8. The CI Pipeline Is Different From the Integration Pipeline
These are different things. CI runs on every commit:
bin/ci # rubocop + bundler-audit + brakeman + tests (~22s)Integration runs when you want to validate the pipeline end-to-end — before a deploy, after changing prompts, or after rsyncing fresh data from production. CI is fast and cheap. Integration is slow and costs money. Both are necessary.
The Cost of Not Having Integration
Let me be direct: if this project didn’t have the integration pipeline, I would have shipped at least 3 broken newsletters.
One with the anime section missing because the XML parser assumed RSS and the feed was Atom. One with every YouTube image pointing to 404 because the thumbnail URL pattern changed. And one with the market recap showing last month’s tickers because Yahoo Finance blocked the requests and the job failed silently.
Unit tests would have passed in all those scenarios.

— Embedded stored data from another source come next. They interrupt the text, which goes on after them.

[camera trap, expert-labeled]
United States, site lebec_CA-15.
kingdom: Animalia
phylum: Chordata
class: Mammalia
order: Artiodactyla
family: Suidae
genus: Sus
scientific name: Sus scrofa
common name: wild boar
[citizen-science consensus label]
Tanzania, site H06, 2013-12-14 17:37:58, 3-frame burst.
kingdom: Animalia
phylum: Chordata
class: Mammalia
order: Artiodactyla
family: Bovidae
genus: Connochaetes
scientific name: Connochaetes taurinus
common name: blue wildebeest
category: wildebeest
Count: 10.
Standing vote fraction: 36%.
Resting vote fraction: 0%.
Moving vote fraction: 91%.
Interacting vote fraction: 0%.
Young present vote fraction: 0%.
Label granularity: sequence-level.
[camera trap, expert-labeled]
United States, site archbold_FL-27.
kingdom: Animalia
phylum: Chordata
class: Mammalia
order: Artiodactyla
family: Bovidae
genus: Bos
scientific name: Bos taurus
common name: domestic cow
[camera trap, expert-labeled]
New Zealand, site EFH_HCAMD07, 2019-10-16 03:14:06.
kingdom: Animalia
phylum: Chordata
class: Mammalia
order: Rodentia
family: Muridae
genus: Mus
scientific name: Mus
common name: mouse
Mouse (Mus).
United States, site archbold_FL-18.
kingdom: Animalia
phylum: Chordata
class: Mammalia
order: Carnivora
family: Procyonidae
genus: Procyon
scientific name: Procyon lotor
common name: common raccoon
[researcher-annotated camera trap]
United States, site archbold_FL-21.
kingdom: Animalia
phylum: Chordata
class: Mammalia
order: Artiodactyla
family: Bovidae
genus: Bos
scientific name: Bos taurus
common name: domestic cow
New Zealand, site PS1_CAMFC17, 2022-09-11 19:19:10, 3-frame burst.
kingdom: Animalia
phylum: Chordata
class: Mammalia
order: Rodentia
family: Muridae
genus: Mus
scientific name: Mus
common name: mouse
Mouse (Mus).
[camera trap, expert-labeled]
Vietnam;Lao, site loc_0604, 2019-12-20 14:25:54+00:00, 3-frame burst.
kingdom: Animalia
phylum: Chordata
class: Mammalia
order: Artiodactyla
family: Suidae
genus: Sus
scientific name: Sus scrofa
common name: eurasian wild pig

CI would have gone green. The deploy would have shipped. And at 7am on a Monday, 300 people would have received a newsletter full of holes.
The integration pipeline is expensive — in setup time, in API cost, in maintenance complexity. But it’s orders of magnitude cheaper than sending broken content to real subscribers. Especially when you only get one shot a week.
Conclusion
The testing hierarchy in this project is:
- Unit tests (1,330 across both apps, 7 seconds in parallel, $0): prove each piece works in isolation
- CI pipeline (rubocop + audit + brakeman + tests, ~22 seconds, $0): prove the code is healthy
- Integration pipeline (real data, real APIs, ~3 minutes, ~$0.40): proves the system works
- Visual preview (HTML in the browser, manual, $0): proves the final result is presentable
Each layer catches a different type of bug. None of them is enough alone. And the one that surprises most — the one that catches the bugs you swore didn’t exist — is the third: real data, real pipeline, no mocks.
The confidence you have in your system is proportional to how real the data in your tests is. Mock everything and you get 100% coverage and zero confidence. Test with production data and you get the truth — however inconvenient.